*Given entries*:

★ ★ ★ ★

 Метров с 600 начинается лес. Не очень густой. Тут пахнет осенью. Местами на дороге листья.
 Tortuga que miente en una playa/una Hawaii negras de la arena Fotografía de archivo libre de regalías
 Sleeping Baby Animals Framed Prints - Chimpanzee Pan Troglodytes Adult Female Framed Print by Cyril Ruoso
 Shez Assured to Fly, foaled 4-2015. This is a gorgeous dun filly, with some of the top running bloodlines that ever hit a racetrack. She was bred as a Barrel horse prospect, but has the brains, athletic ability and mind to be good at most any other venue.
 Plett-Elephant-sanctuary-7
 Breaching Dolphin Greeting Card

★ ★ ★ ★

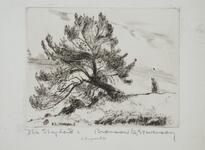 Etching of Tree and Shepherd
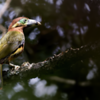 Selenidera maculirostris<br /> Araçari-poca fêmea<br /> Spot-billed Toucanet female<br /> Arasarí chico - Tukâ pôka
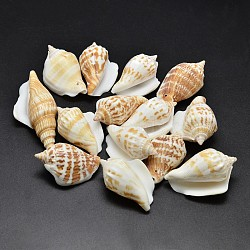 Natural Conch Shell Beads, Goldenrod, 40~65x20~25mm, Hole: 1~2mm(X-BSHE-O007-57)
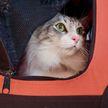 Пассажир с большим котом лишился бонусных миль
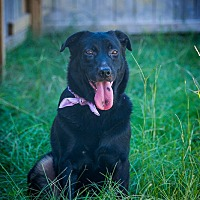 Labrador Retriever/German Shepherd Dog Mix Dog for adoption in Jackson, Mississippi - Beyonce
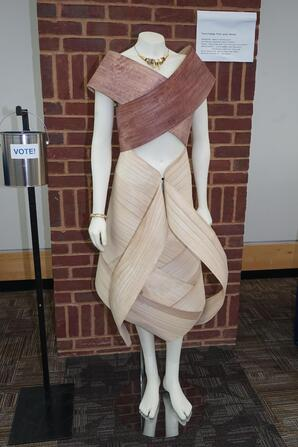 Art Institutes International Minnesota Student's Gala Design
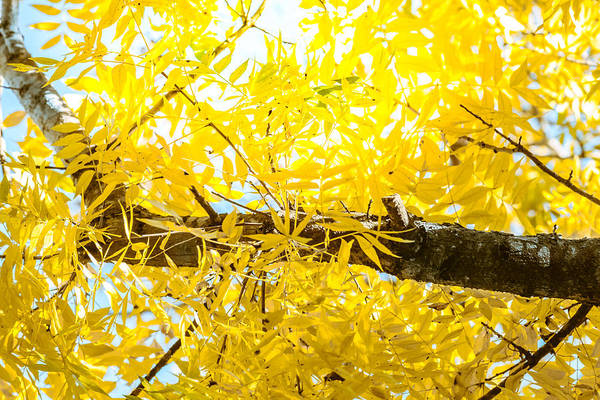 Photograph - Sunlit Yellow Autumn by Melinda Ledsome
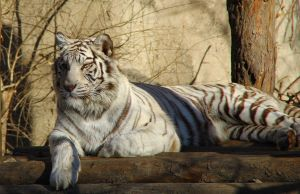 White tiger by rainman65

★ ★ ★ ★

*Exercise objective*: Within the listing above, locate the line containing "Sleeping Baby Animals" and the line containing "Breaching Dolphin Greeting Card". Reproduce those two lines and all lines between them exactly, with nothing added.

*Output below*:
 Sleeping Baby Animals Framed Prints - Chimpanzee Pan Troglodytes Adult Female Framed Print by Cyril Ruoso
 Shez Assured to Fly, foaled 4-2015. This is a gorgeous dun filly, with some of the top running bloodlines that ever hit a racetrack. She was bred as a Barrel horse prospect, but has the brains, athletic ability and mind to be good at most any other venue.
 Plett-Elephant-sanctuary-7
 Breaching Dolphin Greeting Card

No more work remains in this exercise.